## [TEXT EXTRACT]
-- start --

Gratitude and Cultivation

A Talk given by Victoria Pang, February 15, 2025

Homage to all Buddhas and Bodhisattvas, Venerable Master Hsüan Hua, Dharma Masters, and Buddhist friends. Amitabha! My name is Victoria. I am a DRBU (Dharma Realm Buddhist University) Master’s student, and I will be graduating in about 3 months. Before I begin sharing what little I have truly cultivated, and which I’ve only heard about from the sages, I will share with you a bit about my life before DRBU. 

My mom carried me for over nine months and birthed me by C-section. At night, when I cried, she chanted the Great Compassion mantra until I quieted down. She taught me my first Chinese words, read “Yuefei Dedicates His Life to Repay His Country” for my bedtime story, bought me CDs teaching me Chinese proverbs, like the fish’s eye is mixed with a pearl, one covers one’s ear to steal the bell and bought me simplified English and Chinese classics like Jane Eyre and Great Expectations. Her favorite line from the Diamond Sutra is “all dharmas exist like dreams, illusions, bubbles, and shadows,” and her idol is Earth Store Bodhisattva. She wanted me to know the roots of my ancestors and walk the paths of the sages. She told me, “One kind thought can change your life,” and proved it through her life’s actions. She said she could die for Buddhism 10,000 times and over. She gave me three little siblings whom I love more than they would ever know. From my mother, too, my love for China, Chinese culture, Buddhism, and helping the world was born. 

Compared to hers, my life feels insignificant. The month before I turned 23, I wrote in my diary: “Is it enough to be grateful? I have lived 23 years, yet all I recall is the kindness of angels who appeared in my life. As of today, I have accomplished nothing. Is gratitude simply enough?” Dufu said in a poem, “I wish to create a building that would cover all red-cheeked scholars from the cold.” Little can we imagine, he was sleeping under frozen and torn blankets, and his thatched roof had just been blown off and then stolen by a bunch of urchins from a southern village. The country was mired in war, yet this was his powerful vow. In my late teen years, I thought I would go out and save the world. But in reality, there was much more I had to cultivate and learn. My dream then was to spread Chinese culture to the West. I took many classes and joined many clubs, and concluded that politics was the answer, but when I entered the field working for two political and civic engagement centers, I quickly realized that the world had lost sight of something important: the ability to reflect and repent. The connection we had to our virtuous hearts was too shallow, and my single voice and the voices of our fellow politicians were too meek to make so much as a ripple in the ocean of people struggling to find meaning in the grand race of greed and survival.

-- end --

## [EXERCISE DIRECTIONS]
Name every story or novel that the talk says the speaker's mother read to the speaker or bought for the speaker.

## [MATERIAL]
-- start --

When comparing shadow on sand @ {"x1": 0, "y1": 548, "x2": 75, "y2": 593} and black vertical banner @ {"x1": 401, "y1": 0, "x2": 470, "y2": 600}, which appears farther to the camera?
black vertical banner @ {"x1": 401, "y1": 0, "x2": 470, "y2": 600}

-- end --

## [EXERCISE SOLUTION]
- "Yuefei Dedicates His Life to Repay His Country"
- Jane Eyre
- Great Expectations